[BEGIN PASSAGE TO READ]

Re: In search of a CFEngine language specification (for 4.x)

Mike Weilgart Mon, 28 Nov 2016 23:50:22 -0800

> For a start, I can presume that current CFEngine3.x promise file syntax 
may be 
> more than enough to cover all usages and underlying theory. Let me 
provoke 
> that there is no need to introduce any new syntactic elements.

This is almost entirely true. There is *one* syntactic change I believe
*may* be appropriate (and only one). That would be to resolve the
non-symmetricity between the "depends_on" attribute
<https://docs.cfengine.com/lts/reference-promise-types.html#depends_on> and
the "promisees" list
<https://docs.cfengine.com/lts/guide-language-concepts.html>, either by
adding a dedicated syntax for listing "dependent" promises, or by removing
the dedicated syntax for "promisees."

As hardly anyone uses the "promisees" list and there is a dedicated syntax
for list attributes already, I would favor removing the "promisees" syntax
entirely. (If it is desired it could be defined as a "promisees"
attribute, which would increase syntax regularity.) I will write as though
"promisees" lists don't exist, as I favor removing that dedicated syntax in
CFEngine 4.x.

Also, let's be clear that by *syntax* we mean *only* those elements
described in the very first two code snippets in the Language Concepts
documentation <https://docs.cfengine.com/lts/guide-language-concepts.html>.
These elements are so simple that they may be formally defined within a
two page document. From a *syntactic* standpoint, with no concern for
semantics
<https://en.wikipedia.org/wiki/Syntax_(programming_languages)#Syntax_versus_semantics>,

there are only two alphanumeric (non-symbolic) keywords: "bundle" and
"body."

*Here is a rough draft of a formal syntax specification:*

------------------

A *policy*, informally, is a collection of *bundles*. More precisely, a
*policy* consists of zero or more *bundles* and zero or more *bodies*.

A *bundle* is a collection of zero or more *promises*. More precisely, a
*bundle* consists of the "bundle" keyword, a *bundle type*, a *bundle name*,
an open curly brace, zero or more *promises*, and a close curly brace.

A *promise* consists of a *promise type* followed by a colon, an optionally
specified *context*, a *promiser*, zero or more comma-separated *attributes*,
and a terminating semicolon. The *promise type* (along with its following
colon) may be omitted from any *promise* other than the first *promise* in
a *bundle*. (Semantically: An omitted *promise type* shall be inferred
from the closest preceding *promise* in the *bundle* for which a *promise
type* is specified. A *promise* with an omitted *context* but a specified
*promise
type* shall be inferred to have the *context* "any::". A *promise* with
both an omitted *context* and an omitted *promise type* shall have its
*context* inferred from the immediately preceding *promise* in the *bundle*
.)

[END PASSAGE TO READ]
[BEGIN DATASET ROWS]

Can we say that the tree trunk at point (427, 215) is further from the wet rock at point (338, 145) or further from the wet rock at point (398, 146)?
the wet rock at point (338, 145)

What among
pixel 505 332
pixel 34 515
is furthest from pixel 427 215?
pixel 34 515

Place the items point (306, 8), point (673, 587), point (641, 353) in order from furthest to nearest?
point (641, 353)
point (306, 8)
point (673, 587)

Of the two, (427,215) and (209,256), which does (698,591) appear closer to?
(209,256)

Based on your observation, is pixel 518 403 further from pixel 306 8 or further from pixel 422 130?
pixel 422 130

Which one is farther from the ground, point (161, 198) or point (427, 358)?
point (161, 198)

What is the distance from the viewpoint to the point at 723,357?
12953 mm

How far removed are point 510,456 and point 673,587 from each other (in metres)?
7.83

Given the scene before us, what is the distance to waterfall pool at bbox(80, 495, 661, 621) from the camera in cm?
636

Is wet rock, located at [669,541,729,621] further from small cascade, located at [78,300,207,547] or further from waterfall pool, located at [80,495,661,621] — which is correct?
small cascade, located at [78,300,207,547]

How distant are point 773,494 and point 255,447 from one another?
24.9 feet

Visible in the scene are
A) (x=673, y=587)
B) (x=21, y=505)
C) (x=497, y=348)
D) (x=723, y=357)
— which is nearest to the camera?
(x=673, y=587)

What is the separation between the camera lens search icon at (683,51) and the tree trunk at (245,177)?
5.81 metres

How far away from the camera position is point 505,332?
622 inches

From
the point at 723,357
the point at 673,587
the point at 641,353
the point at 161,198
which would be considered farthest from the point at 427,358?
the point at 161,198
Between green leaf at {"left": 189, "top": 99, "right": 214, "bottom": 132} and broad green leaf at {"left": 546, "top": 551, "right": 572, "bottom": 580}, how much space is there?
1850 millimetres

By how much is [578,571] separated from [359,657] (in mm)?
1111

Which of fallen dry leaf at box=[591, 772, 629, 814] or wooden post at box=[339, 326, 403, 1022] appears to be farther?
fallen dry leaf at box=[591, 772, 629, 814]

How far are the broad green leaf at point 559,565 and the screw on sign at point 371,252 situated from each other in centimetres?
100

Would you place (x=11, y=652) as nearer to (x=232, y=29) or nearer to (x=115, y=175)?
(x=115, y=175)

[END DATASET ROWS]

**EXERCISE TASKS**
(a) In the CFEngine syntax post, which two alphanumeric keywords does the writer say exist from a purely syntactic standpoint?
(b) Copy the rows from the line with "Which of fallen" up to and including the final line of the rows, reproducing them character for character.

**PROBLEM SOLUTIONS**
(a) "bundle" and "body"

(b)
Which of fallen dry leaf at box=[591, 772, 629, 814] or wooden post at box=[339, 326, 403, 1022] appears to be farther?
fallen dry leaf at box=[591, 772, 629, 814]

How far are the broad green leaf at point 559,565 and the screw on sign at point 371,252 situated from each other in centimetres?
100

Would you place (x=11, y=652) as nearer to (x=232, y=29) or nearer to (x=115, y=175)?
(x=115, y=175)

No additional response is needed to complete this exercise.